Ter terechtzitting gegeven beslissingen
Ter terechtzitting van 23 mei 2007 is het verzoek om schorsing van het onderzoek ter terechtzitting ten behoeve van de opmaak van een voorlichtingsrapport over verdachte afgewezen.
Aan verdachte is ten laste gelegd dat:
hij in of omstreeks de nacht van 23 op 24 mei 2006 te Twello, althans in de gemeente Voorst, ter uitvoering van het door verdachte voorgenomen misdrijf om opzettelijk en met voorbedachten rade ( zijn ex-vriendin) [slachtoffer] van het leven te beroven, met dat opzet en na kalm beraad en rustig overleg,
- zich naar de woning van die [slachtoffer] heeft begeven en/of
- de voordeur van die woning met een (nagemaakte) sleutel heeft geopend en/of
- die woning heeft betreden en/of
- de slaapkamer, waar die [slachtoffer] op dat moment sliep, heeft betreden en/of
- met een (honkbal)knuppel, althans met een hard/zwaar voorwerp die
(slapende) [slachtoffer] met kracht op het hoofd heeft geslagen en/of (vervolgens)

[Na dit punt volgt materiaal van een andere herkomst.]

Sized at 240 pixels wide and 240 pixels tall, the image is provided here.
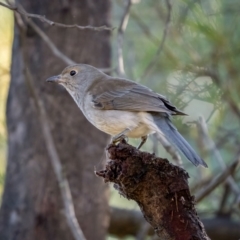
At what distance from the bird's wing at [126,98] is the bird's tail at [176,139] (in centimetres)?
6

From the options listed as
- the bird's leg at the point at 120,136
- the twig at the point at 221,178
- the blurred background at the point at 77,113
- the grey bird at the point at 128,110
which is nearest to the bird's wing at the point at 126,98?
the grey bird at the point at 128,110

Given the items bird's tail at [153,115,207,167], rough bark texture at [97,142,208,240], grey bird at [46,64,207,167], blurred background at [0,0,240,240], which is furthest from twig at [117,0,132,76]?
rough bark texture at [97,142,208,240]

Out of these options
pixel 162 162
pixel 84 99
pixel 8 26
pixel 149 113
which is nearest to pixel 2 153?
pixel 8 26

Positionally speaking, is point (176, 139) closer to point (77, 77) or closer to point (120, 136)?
point (120, 136)

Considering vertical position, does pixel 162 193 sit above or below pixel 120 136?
below

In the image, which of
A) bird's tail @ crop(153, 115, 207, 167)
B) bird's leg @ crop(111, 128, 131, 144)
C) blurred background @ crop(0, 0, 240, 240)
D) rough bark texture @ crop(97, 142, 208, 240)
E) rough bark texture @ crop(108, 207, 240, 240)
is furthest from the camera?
rough bark texture @ crop(108, 207, 240, 240)

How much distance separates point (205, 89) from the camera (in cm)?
402

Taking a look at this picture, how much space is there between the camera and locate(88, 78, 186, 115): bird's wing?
3336mm

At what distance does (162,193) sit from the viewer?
2479mm

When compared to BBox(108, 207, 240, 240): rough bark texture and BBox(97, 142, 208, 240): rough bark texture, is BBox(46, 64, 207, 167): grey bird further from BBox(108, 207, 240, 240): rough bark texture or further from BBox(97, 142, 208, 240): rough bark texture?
BBox(108, 207, 240, 240): rough bark texture

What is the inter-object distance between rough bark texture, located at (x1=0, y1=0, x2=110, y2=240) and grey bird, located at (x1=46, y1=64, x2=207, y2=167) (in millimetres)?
742

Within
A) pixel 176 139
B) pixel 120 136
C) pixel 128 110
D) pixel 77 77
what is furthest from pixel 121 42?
pixel 176 139

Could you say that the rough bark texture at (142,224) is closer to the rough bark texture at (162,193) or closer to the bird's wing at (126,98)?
the bird's wing at (126,98)

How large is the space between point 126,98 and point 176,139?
2.00 feet
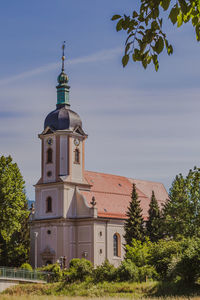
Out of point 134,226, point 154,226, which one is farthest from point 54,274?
point 154,226

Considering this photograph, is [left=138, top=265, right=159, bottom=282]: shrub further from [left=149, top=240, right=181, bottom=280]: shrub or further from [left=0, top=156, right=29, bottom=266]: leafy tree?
[left=0, top=156, right=29, bottom=266]: leafy tree

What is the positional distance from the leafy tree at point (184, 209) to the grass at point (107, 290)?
13.4 metres

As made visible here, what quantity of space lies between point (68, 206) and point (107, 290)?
2309cm

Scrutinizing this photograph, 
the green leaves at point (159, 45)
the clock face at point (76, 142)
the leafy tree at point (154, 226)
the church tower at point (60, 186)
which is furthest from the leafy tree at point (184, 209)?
the green leaves at point (159, 45)

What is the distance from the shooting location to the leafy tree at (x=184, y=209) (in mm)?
46750

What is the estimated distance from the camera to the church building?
5562cm

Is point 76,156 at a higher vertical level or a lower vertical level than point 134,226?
higher

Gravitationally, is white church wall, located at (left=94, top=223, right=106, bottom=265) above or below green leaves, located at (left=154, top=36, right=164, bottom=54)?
below

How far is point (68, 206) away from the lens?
Answer: 186ft

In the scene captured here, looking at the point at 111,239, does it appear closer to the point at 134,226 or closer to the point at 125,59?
the point at 134,226

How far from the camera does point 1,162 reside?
4591 cm

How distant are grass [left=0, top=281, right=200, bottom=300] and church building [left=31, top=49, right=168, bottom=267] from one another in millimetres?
14045

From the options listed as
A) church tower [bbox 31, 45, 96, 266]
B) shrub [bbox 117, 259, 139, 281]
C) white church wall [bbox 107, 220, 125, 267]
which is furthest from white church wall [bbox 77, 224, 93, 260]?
shrub [bbox 117, 259, 139, 281]

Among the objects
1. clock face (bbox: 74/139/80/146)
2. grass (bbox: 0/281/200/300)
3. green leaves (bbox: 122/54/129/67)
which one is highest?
clock face (bbox: 74/139/80/146)
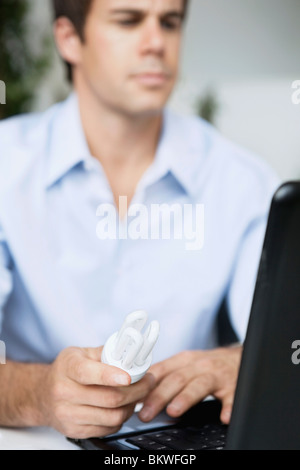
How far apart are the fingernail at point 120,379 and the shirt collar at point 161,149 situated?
66cm

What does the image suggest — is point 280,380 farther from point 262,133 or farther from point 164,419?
point 262,133

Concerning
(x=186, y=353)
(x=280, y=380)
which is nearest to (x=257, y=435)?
(x=280, y=380)

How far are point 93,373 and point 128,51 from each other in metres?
0.73

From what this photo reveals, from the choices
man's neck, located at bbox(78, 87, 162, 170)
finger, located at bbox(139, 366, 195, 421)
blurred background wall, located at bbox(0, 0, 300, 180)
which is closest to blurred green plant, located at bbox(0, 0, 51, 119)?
blurred background wall, located at bbox(0, 0, 300, 180)

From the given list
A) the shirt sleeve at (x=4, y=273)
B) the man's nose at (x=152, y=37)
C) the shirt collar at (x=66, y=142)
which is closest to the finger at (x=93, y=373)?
the shirt sleeve at (x=4, y=273)

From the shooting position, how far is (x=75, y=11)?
1.30 m

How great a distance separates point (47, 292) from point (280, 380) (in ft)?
2.71

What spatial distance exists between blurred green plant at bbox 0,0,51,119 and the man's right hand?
27.3 inches

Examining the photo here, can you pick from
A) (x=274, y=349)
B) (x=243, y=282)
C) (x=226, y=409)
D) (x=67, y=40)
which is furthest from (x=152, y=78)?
(x=274, y=349)

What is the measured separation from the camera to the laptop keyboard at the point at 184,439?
789mm

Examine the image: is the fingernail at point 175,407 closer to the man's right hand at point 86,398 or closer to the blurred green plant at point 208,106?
the man's right hand at point 86,398

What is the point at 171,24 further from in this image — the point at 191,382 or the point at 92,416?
the point at 92,416

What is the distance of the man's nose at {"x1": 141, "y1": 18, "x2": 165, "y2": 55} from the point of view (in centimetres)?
125

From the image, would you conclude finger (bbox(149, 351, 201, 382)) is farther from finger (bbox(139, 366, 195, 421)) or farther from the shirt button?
the shirt button
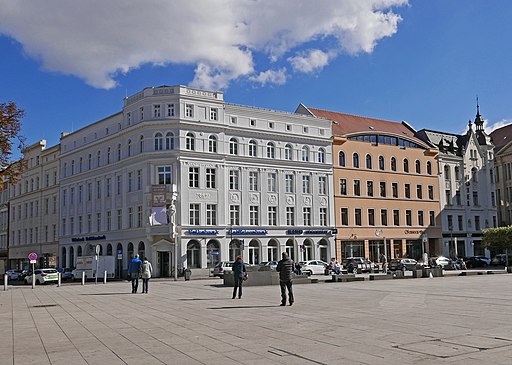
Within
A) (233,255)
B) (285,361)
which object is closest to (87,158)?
(233,255)

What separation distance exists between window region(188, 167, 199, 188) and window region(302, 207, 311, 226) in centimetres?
1258

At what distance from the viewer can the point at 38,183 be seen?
76.6m

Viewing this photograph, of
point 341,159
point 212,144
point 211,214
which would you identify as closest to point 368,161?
point 341,159

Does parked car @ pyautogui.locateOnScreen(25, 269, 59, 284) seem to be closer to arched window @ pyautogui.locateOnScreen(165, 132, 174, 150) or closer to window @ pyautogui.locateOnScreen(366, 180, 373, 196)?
arched window @ pyautogui.locateOnScreen(165, 132, 174, 150)

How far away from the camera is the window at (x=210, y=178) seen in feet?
176

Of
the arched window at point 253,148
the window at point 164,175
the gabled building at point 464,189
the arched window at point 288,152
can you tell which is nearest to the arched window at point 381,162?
the gabled building at point 464,189

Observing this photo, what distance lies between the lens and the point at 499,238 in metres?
59.0

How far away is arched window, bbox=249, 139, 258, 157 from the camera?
5669 cm

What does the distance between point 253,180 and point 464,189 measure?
3247cm

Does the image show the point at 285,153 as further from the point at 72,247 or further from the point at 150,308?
the point at 150,308

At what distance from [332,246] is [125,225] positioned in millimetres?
21816

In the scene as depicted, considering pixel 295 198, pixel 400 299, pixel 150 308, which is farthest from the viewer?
pixel 295 198

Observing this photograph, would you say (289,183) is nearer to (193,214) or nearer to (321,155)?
(321,155)

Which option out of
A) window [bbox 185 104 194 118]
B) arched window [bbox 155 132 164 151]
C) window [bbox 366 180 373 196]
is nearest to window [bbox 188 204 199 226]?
arched window [bbox 155 132 164 151]
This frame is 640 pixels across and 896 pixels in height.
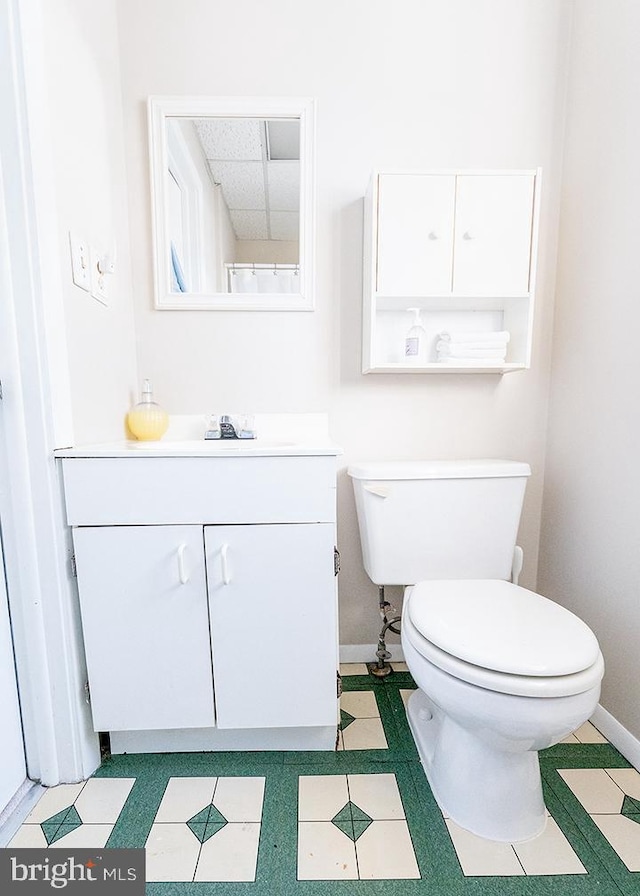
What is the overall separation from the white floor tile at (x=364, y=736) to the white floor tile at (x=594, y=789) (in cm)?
46

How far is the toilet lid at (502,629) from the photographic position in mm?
808

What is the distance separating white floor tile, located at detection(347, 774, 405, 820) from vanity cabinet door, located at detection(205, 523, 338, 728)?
0.14m

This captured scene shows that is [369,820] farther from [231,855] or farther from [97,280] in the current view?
[97,280]

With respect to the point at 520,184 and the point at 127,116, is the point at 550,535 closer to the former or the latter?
the point at 520,184

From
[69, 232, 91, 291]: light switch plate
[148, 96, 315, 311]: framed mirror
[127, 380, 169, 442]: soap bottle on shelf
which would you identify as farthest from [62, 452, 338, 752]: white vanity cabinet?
[148, 96, 315, 311]: framed mirror

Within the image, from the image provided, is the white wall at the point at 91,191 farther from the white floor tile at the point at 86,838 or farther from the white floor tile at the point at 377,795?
the white floor tile at the point at 377,795

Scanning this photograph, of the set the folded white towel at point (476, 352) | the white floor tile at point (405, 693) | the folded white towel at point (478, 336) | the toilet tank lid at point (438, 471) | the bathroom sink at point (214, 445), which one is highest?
the folded white towel at point (478, 336)

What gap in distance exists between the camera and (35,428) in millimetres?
938

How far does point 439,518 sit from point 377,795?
0.70 meters

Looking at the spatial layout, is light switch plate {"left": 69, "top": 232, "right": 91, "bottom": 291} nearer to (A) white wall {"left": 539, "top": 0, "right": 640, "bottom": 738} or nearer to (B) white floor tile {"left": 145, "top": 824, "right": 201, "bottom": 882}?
(B) white floor tile {"left": 145, "top": 824, "right": 201, "bottom": 882}

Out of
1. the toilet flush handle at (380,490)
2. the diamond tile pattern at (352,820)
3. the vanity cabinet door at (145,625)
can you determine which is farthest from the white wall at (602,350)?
the vanity cabinet door at (145,625)

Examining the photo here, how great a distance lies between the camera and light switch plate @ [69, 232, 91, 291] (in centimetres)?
103

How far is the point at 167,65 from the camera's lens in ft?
4.21

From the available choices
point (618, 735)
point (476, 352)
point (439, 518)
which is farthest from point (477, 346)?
point (618, 735)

- meermalen, althans eenmaal met kracht met die (honkbal)knuppel, althans met
dat harde/zware voorwerp die [slachtoffer] met (zodanige) kracht op het hoofd
heeft geslagen (dat die knuppel/dat voorwerp (doormidden) brak),
terwijl de uitvoering van dat voorgenomen misdrijf niet is voltooid;
art 289 Wetboek van Strafrecht
art 45 lid 1 Wetboek van Strafrecht
hij in of omstreeks de nacht van 23 op 24 mei 2006 te Twello, althans in de
gemeente Voorst, ter uitvoering van het door verdachte voorgenomen misdrijf om
opzettelijk (zijn ex-vriendin) [slachtoffer] van het leven te beroven, met
dat opzet,
- zich naar de woning van die [slachtoffer] heeft begeven en/of
- de voordeur van die woning met een (nagemaakte) sleutel heeft geopend en/of
- die woning heeft betreden en/of
- de slaapkamer, waar die [slachtoffer] op dat moment sliep, heeft betreden en/of
- met een (honkbal)knuppel, althans met een hard/zwaar voorwerp die
(slapende) [slachtoffer] met kracht op het hoofd heeft geslagen en/of (vervolgens)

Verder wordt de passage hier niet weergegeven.